The call by University of Queensland professor Mieke van Driel comes after he and a team of researchers found that 10 per cent of the estimated 230,500 Australians with chronic hepatitis C had been treated with the new drugs within six months of them being listed on the Pharmaceutical Benefits Scheme in March 2016.
However, Prof van Driel and his colleagues say those patients may represent the "low-hanging fruit of the HCV epidemic" as they were already listed by clinics as waiting for treatment, meaning thousands of others could potentially miss out.
"If Australia is to capitalise on the opportunities of universal access to DAA therapies, it will require the concerted efforts of general practitioners to improve rates of diagnosis, assessment, treatment and follow-up in the community," they wrote.
PROSTATE CANCER
A new nuclear medicine treatment for advanced prostate cancer is being trialled on 200 men across Australia and New Zealand.
Lead researcher Associate Professor Michael Hofman, from the Peter MacCallum Cancer Centre in Melbourne, says delivering cancer-killing radioactive atoms directly to cells in areas of advanced prostate cancer will be a "game changer" in the treatment of the disease.
Despite recent advances in the treatment of prostate cancer, it remains incurable and is the leading cause of cancer-related death among men in developed countries.
GENETIC IMMUNE DEFICIENCY
A gene mutation making young children extremely vulnerable to common viruses may be a new type of immunodeficiency, a University of Queensland study has found.
Researchers studied genetic data from 100 Australian children with respiratory infections caused by common cold viruses who became critically ill and required life support.
The results showed a fault in the gene IFIH1 which plays a role in child's immune system's ability to recognise viruses and defend against the respiratory syncytial virus (RSV), the cause of many respiratory tract infections, and the rhinovirus, the most common cold virus.
"The experiments confirmed that if this gene is not working well, the cells struggle to mount a response and the virus could therefore expand much more quickly," Associate Professor Luregn Schlapbach, of the university's Mater Research Institute said.
BLOOD CANCER
Medical researchers believe they have found a way to identify faster whether people with a group of blood disorders will respond to treatment to stop them developing acute leukemia.
An international team of researchers led by scientists at the University of NSW studied samples of bone marrow of Australians with myelodysplastic syndrome (MDS) and identified differences in the stem cells of those patients who didn't respond to treatment with the chemotherapy drug azacitidine (AZA).
About half of all MDS patients treated with AZA respond within six months, reducing their chances of developing leukemia.
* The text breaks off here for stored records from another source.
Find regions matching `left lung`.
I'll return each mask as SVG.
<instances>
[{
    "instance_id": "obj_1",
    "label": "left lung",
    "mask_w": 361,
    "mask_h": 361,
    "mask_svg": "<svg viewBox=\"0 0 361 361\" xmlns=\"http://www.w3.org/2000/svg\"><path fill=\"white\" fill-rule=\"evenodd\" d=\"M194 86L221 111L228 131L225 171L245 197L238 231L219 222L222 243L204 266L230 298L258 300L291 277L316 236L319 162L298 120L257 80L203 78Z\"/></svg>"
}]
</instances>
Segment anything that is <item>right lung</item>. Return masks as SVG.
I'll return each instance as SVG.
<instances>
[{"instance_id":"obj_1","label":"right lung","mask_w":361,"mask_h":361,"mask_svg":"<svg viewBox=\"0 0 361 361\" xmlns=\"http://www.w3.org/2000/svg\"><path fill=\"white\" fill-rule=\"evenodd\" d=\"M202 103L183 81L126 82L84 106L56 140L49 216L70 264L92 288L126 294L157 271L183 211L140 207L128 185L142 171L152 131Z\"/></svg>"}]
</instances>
However doctors have so far been puzzled about why the other half of MDS patients don't respond.
Lead researcher Dr Ashwin Unnikrishnan, of the Lowy Cancer Research Centre, says identifying the markers in the stem cells could help identify early on which patients won't respond to AZA.
"These are early days but this could avoid what has really been a 'wait and see' approach with patients that sometimes results in them receiving futile treatment for six months," he said.